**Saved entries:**
---

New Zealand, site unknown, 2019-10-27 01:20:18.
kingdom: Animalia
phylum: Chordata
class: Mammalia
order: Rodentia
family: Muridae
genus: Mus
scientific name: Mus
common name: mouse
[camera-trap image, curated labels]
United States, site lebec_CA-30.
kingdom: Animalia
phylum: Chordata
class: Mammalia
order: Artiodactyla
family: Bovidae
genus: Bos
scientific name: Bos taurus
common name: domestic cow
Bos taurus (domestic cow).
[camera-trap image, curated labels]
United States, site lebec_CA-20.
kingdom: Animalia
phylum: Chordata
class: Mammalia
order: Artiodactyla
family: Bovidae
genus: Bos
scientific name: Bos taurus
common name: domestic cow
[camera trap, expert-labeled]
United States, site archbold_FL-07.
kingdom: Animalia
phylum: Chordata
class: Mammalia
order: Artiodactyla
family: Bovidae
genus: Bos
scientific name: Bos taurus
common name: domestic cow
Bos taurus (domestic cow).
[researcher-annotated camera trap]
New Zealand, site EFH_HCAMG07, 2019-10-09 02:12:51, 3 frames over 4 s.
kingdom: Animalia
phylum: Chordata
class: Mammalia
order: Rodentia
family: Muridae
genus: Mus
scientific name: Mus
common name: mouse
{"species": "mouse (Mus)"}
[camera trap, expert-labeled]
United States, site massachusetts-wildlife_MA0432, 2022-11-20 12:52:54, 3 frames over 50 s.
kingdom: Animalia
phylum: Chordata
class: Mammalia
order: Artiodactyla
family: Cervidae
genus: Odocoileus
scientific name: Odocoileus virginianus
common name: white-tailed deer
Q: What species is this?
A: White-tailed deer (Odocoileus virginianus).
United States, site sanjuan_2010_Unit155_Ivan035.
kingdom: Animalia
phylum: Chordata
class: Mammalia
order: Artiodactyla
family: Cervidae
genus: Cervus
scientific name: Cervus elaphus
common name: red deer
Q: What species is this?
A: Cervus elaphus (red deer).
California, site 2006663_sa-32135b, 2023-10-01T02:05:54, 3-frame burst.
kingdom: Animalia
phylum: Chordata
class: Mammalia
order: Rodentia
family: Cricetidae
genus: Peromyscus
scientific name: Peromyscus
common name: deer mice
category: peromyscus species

---

**What you should do:**
Could you transcribe every record above exactly as it appears?

**Completed task:**
New Zealand, site unknown, 2019-10-27 01:20:18.
kingdom: Animalia
phylum: Chordata
class: Mammalia
order: Rodentia
family: Muridae
genus: Mus
scientific name: Mus
common name: mouse
[camera-trap image, curated labels]
United States, site lebec_CA-30.
kingdom: Animalia
phylum: Chordata
class: Mammalia
order: Artiodactyla
family: Bovidae
genus: Bos
scientific name: Bos taurus
common name: domestic cow
Bos taurus (domestic cow).
[camera-trap image, curated labels]
United States, site lebec_CA-20.
kingdom: Animalia
phylum: Chordata
class: Mammalia
order: Artiodactyla
family: Bovidae
genus: Bos
scientific name: Bos taurus
common name: domestic cow
[camera trap, expert-labeled]
United States, site archbold_FL-07.
kingdom: Animalia
phylum: Chordata
class: Mammalia
order: Artiodactyla
family: Bovidae
genus: Bos
scientific name: Bos taurus
common name: domestic cow
Bos taurus (domestic cow).
[researcher-annotated camera trap]
New Zealand, site EFH_HCAMG07, 2019-10-09 02:12:51, 3 frames over 4 s.
kingdom: Animalia
phylum: Chordata
class: Mammalia
order: Rodentia
family: Muridae
genus: Mus
scientific name: Mus
common name: mouse
{"species": "mouse (Mus)"}
[camera trap, expert-labeled]
United States, site massachusetts-wildlife_MA0432, 2022-11-20 12:52:54, 3 frames over 50 s.
kingdom: Animalia
phylum: Chordata
class: Mammalia
order: Artiodactyla
family: Cervidae
genus: Odocoileus
scientific name: Odocoileus virginianus
common name: white-tailed deer
Q: What species is this?
A: White-tailed deer (Odocoileus virginianus).
United States, site sanjuan_2010_Unit155_Ivan035.
kingdom: Animalia
phylum: Chordata
class: Mammalia
order: Artiodactyla
family: Cervidae
genus: Cervus
scientific name: Cervus elaphus
common name: red deer
Q: What species is this?
A: Cervus elaphus (red deer).
California, site 2006663_sa-32135b, 2023-10-01T02:05:54, 3-frame burst.
kingdom: Animalia
phylum: Chordata
class: Mammalia
order: Rodentia
family: Cricetidae
genus: Peromyscus
scientific name: Peromyscus
common name: deer mice
category: peromyscus species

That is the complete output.